Today’s growth in data is enormous, and this growth is coming from a vast amount of sources such as industrial IoT devices (internet of things), medical imaging systems, synthetic data generators for AI model training, and big science instruments like CERN’s Large Hadron Collider (particle physics) and the Vera C. Rubin Observatory (in astronomy). Current scientific experiments can already generate tens of terabytes of data on a daily basis, while future ones will push the scale to hundreds of terabytes per day.

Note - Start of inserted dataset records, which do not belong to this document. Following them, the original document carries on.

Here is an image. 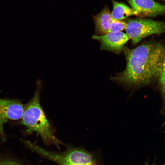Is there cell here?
<instances>
[{"mask_svg": "<svg viewBox=\"0 0 165 165\" xmlns=\"http://www.w3.org/2000/svg\"><path fill=\"white\" fill-rule=\"evenodd\" d=\"M25 106L18 100L0 99V137L5 140L3 126L9 120L22 118Z\"/></svg>", "mask_w": 165, "mask_h": 165, "instance_id": "cell-4", "label": "cell"}, {"mask_svg": "<svg viewBox=\"0 0 165 165\" xmlns=\"http://www.w3.org/2000/svg\"><path fill=\"white\" fill-rule=\"evenodd\" d=\"M92 38L98 40L101 44V50L110 51L119 53L124 44L130 39L127 34L121 31L109 32L101 35H93Z\"/></svg>", "mask_w": 165, "mask_h": 165, "instance_id": "cell-5", "label": "cell"}, {"mask_svg": "<svg viewBox=\"0 0 165 165\" xmlns=\"http://www.w3.org/2000/svg\"><path fill=\"white\" fill-rule=\"evenodd\" d=\"M113 10L111 13L113 19L121 20L131 15H137V13L124 3L112 0Z\"/></svg>", "mask_w": 165, "mask_h": 165, "instance_id": "cell-8", "label": "cell"}, {"mask_svg": "<svg viewBox=\"0 0 165 165\" xmlns=\"http://www.w3.org/2000/svg\"><path fill=\"white\" fill-rule=\"evenodd\" d=\"M159 76L162 92L163 94H165V53Z\"/></svg>", "mask_w": 165, "mask_h": 165, "instance_id": "cell-10", "label": "cell"}, {"mask_svg": "<svg viewBox=\"0 0 165 165\" xmlns=\"http://www.w3.org/2000/svg\"><path fill=\"white\" fill-rule=\"evenodd\" d=\"M127 66L122 72L111 79L126 89L148 84L159 76L165 53L161 44L150 42L130 49L124 46Z\"/></svg>", "mask_w": 165, "mask_h": 165, "instance_id": "cell-1", "label": "cell"}, {"mask_svg": "<svg viewBox=\"0 0 165 165\" xmlns=\"http://www.w3.org/2000/svg\"><path fill=\"white\" fill-rule=\"evenodd\" d=\"M126 24V22L124 21L112 19L110 24L109 33L121 31L125 29Z\"/></svg>", "mask_w": 165, "mask_h": 165, "instance_id": "cell-9", "label": "cell"}, {"mask_svg": "<svg viewBox=\"0 0 165 165\" xmlns=\"http://www.w3.org/2000/svg\"><path fill=\"white\" fill-rule=\"evenodd\" d=\"M126 23V34L134 44L149 35L165 32V23L162 21L138 18L129 20Z\"/></svg>", "mask_w": 165, "mask_h": 165, "instance_id": "cell-3", "label": "cell"}, {"mask_svg": "<svg viewBox=\"0 0 165 165\" xmlns=\"http://www.w3.org/2000/svg\"><path fill=\"white\" fill-rule=\"evenodd\" d=\"M145 165H149L148 162H146L145 163ZM152 165H156L155 163H154Z\"/></svg>", "mask_w": 165, "mask_h": 165, "instance_id": "cell-12", "label": "cell"}, {"mask_svg": "<svg viewBox=\"0 0 165 165\" xmlns=\"http://www.w3.org/2000/svg\"><path fill=\"white\" fill-rule=\"evenodd\" d=\"M137 16L153 17L165 13V4L154 0H127Z\"/></svg>", "mask_w": 165, "mask_h": 165, "instance_id": "cell-6", "label": "cell"}, {"mask_svg": "<svg viewBox=\"0 0 165 165\" xmlns=\"http://www.w3.org/2000/svg\"><path fill=\"white\" fill-rule=\"evenodd\" d=\"M96 30L99 34L104 35L109 33L112 18L108 7L105 6L94 17Z\"/></svg>", "mask_w": 165, "mask_h": 165, "instance_id": "cell-7", "label": "cell"}, {"mask_svg": "<svg viewBox=\"0 0 165 165\" xmlns=\"http://www.w3.org/2000/svg\"><path fill=\"white\" fill-rule=\"evenodd\" d=\"M42 84L41 80H37L35 93L25 106L23 115L20 123L25 126L28 134L35 132L45 142L58 145L61 142L54 134L52 127L40 104Z\"/></svg>", "mask_w": 165, "mask_h": 165, "instance_id": "cell-2", "label": "cell"}, {"mask_svg": "<svg viewBox=\"0 0 165 165\" xmlns=\"http://www.w3.org/2000/svg\"><path fill=\"white\" fill-rule=\"evenodd\" d=\"M0 165H21L18 163L9 160L0 159Z\"/></svg>", "mask_w": 165, "mask_h": 165, "instance_id": "cell-11", "label": "cell"}]
</instances>
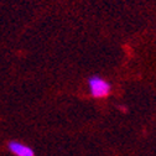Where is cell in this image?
<instances>
[{
	"instance_id": "6da1fadb",
	"label": "cell",
	"mask_w": 156,
	"mask_h": 156,
	"mask_svg": "<svg viewBox=\"0 0 156 156\" xmlns=\"http://www.w3.org/2000/svg\"><path fill=\"white\" fill-rule=\"evenodd\" d=\"M88 86H89L90 94L94 98H105V97L110 94V90H112L109 82L104 81L99 76H92L88 80Z\"/></svg>"
},
{
	"instance_id": "7a4b0ae2",
	"label": "cell",
	"mask_w": 156,
	"mask_h": 156,
	"mask_svg": "<svg viewBox=\"0 0 156 156\" xmlns=\"http://www.w3.org/2000/svg\"><path fill=\"white\" fill-rule=\"evenodd\" d=\"M8 149L15 156H35V151L30 146H27L20 141H10L8 144Z\"/></svg>"
}]
</instances>
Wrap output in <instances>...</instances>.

While the current data explosion is nothing new, managing these increasing data volumes with current technologies poses challenges which require new approaches and technologies. As an example, storage media like tape and hard disk drives are reaching their physical limits regarding data densities.
Simultaneously, the variety of data sets is expanding due to various types of data. Innovative approaches and technologies are necessary, not only for the proper management of vast amounts of data, but also to combine data originating from different domains such as scientific disciplines, industries, and societal domains. This serves to enhance the capability for those managing data to uncover the key insights contained within data sets.
Next to the amount of data, the data complexity presents certain challenges. For example, on the multiple roles of organisations – like research organisations – regarding the processing of large data sets. Not only as a producer of data, not only as an user of data, but also as an actor that combines, enriches, co-creates, and aggregates large data sets for and with a variety of other actors. Data management principles and tools help to unlock the value in data. Data management covers the systematic process of handling data throughout its lifecycle: collecting, organising, analysing, sharing, and preserving data while ensuring its integrity, accessibility, and security. AI has shown great promise already in this area, where AI-driven automation can minimise manual effort. Beyond current standard data storage solutions, there is a growing demand for data and content-aware solutions for data management as well as for offering new data insights.
Recently, it became clearer how important data management and data preservation are. Looking at developments on data sovereignty, data ownership and security, and open science. These developments are decisive for the way researchers and research organisations cooperate internationally. An example is the recent activity of the research community to preserve large climate data sets stored in the US by saving them on EU-based servers to keep the data freely available for the international climate research community. Besides this data repatriation in the scientific community, national governments and organisations in the EU are also aware of taking stronger measures to secure data ownership. For example, regarding the usage of cloud services by relocating data from the (big tech) servers in the US to servers in Europe.
New data management practices and technologies are very much on the horizon and are being formulated to tackle the current and future data challenges.